The first guitar was an 1834 gut string, perhaps the oldest Martin in existence. It was beautiful but had some tuning issues and did not project very well, so playing it felt more like work than music.
Next was a prewar D-45 worth over $500k. The strings were ancient with that rusty feel, like you’ll need a tetanus shot after playing it. I’m sure it sounded great, but I was tired and thinking more about making our flight than playing guitar. Wonderful instrument but uninspired performance on my end.
Then, I played a 1953 D-18 coined “Grandpa” by Kurt Cobain. I picked up the deeply sacred D-18, and my hands went to an A minor. This sounds like hype, but honestly, I closed my eyes and connected with a deep, beautiful sadness. The feeling was palpable as soon as you picked it up. This guitar pretty much played itself, leading me to a sad version of “While My Guitar Gently Weeps.” I don’t know if it was any good, but I know I felt something deeply. That’s why I started playing guitar in the first place. I don’t have to play well to feel moved.
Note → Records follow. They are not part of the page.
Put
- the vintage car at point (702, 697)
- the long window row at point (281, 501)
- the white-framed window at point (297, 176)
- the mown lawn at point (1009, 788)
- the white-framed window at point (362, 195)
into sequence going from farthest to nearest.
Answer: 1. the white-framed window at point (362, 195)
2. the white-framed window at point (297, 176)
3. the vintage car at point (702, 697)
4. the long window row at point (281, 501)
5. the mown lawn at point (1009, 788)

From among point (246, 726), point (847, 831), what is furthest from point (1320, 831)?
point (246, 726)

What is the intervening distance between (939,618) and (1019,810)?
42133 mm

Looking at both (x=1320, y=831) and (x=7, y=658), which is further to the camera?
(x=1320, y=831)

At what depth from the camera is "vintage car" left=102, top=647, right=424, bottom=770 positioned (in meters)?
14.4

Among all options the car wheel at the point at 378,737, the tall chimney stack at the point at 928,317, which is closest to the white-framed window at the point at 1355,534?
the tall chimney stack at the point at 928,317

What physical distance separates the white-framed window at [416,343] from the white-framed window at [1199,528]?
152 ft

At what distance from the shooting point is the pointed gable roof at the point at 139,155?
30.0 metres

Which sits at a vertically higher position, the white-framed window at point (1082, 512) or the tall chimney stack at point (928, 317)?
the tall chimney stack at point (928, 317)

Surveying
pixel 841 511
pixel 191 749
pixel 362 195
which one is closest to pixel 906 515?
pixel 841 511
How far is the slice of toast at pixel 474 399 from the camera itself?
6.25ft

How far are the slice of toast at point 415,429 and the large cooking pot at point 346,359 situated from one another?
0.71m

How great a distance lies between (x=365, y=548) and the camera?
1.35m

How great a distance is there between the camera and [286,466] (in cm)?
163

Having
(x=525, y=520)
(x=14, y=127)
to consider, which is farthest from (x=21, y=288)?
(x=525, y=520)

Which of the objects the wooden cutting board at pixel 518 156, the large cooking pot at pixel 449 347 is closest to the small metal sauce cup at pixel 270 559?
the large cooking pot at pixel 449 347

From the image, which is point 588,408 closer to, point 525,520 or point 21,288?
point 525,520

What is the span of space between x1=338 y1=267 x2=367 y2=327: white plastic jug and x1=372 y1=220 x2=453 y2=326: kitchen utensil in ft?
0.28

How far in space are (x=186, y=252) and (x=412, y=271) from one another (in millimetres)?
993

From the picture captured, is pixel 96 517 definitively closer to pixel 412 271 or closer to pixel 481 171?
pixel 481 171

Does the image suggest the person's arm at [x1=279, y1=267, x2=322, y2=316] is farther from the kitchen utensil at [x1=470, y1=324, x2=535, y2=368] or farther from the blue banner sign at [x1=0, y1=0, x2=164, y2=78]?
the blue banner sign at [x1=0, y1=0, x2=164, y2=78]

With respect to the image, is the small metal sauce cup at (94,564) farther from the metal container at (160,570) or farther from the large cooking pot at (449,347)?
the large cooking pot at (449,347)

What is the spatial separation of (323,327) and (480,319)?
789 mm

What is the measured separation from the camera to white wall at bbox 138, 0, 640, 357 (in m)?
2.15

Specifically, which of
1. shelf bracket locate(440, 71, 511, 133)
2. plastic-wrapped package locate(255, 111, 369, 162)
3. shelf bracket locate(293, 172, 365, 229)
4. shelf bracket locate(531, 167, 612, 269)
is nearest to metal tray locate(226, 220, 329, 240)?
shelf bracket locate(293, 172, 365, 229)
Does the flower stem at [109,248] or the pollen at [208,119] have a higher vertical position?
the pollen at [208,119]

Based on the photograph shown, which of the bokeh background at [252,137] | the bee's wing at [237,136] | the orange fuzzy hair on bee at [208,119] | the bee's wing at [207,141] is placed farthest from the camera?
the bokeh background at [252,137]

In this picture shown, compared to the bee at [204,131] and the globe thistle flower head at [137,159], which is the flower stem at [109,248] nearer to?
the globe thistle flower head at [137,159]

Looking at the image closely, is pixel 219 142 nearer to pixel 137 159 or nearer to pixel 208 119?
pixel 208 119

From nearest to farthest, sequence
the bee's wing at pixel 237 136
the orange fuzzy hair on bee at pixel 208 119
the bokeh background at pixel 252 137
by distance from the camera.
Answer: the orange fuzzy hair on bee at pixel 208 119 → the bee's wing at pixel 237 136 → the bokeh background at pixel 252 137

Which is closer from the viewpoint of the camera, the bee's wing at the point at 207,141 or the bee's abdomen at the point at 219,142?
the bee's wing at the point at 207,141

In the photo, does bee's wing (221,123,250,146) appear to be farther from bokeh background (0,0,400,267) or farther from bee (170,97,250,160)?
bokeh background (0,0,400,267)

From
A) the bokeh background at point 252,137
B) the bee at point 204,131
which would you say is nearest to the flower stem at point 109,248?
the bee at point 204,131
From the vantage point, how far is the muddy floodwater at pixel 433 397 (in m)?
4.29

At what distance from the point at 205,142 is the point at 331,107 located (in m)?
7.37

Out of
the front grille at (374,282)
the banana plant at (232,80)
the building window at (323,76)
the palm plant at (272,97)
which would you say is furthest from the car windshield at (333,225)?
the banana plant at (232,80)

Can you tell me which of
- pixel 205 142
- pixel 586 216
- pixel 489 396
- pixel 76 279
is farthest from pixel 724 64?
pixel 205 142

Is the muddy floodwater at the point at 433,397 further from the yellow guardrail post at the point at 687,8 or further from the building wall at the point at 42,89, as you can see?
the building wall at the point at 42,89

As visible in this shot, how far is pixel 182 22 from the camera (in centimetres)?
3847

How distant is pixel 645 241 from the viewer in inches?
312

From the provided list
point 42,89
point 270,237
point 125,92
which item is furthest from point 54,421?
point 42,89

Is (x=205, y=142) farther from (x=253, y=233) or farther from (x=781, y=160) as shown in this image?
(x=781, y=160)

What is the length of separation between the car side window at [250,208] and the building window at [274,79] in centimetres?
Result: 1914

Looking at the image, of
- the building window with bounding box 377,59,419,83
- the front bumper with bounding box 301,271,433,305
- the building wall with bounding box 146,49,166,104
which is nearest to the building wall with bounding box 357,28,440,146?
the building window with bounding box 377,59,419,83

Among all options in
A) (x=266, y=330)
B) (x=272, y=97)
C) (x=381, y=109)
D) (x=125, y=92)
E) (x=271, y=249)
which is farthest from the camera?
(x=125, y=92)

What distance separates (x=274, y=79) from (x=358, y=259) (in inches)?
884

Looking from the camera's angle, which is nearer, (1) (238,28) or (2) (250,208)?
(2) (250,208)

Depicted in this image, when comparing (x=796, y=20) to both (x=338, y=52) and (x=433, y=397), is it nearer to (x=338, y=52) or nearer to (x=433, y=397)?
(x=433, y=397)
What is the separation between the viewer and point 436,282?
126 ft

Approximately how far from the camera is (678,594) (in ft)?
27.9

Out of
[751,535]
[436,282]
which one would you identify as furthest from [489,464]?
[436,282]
I later talked to the museum director, who told me the D-18 was given to Cobain by his 1991 girlfriend Mary Lou Lord. Cobain played it on tour before and after Nirvana’s Nevermind. It was returned to her after Cobain married. Shortly after that, Mary Lou loaned the guitar to Elliott Smith, who played it until his death.
When I’m sad, I make myself play guitar to feel better, because it usually works. This 70-year-old guitar spent a lot of time literally pressed up against the hearts and chests of two artists who were so tormented by their emotions that they ended their lives. That’s heavy. You can’t explain those feelings that make the hair stand up on your arm, or when you feel like crying for no reason … but hitting that A minor made me feel it.
We had to split for the airport, so Chris Kies and Perry Bean started packing up. As they did, I saw this cute little 1880 Martin 000 that belonged to Joan Baez. In the photo next to it, Joan looks like my mom in the ’60s. I asked the curator if I could play it, and Chris grabbed his phone to do a quick Insta video. I swear there was a happy vibe coming off this tiny guitar. It felt like watching my mom dance—like a warm hug I needed after Cobain’s D-18.
In Chinese culture, there is a superstition that antiques may hold evil spirits, and chi (energy) transfer can bring this negativity into your home. Feng shui is all about objects carrying good or bad chi. Here’s how I see it: All matter is made of atoms. Atoms contain energy. Ergo, everything contains energy, or, more aptly, everything is energy. Ever walk into a room and feel powerful emotion: joy, sadness, fear, tranquility? That’s energy. We all have felt energy coming from people, places, and things. But that’s what I love about old guitars: Their atoms spent the first few hundred years as a tree in the forest connected to nature. Then, they’re turned into an instrument that makes people happy or consoles them when they are sad. That’s the kind of chi I want around me.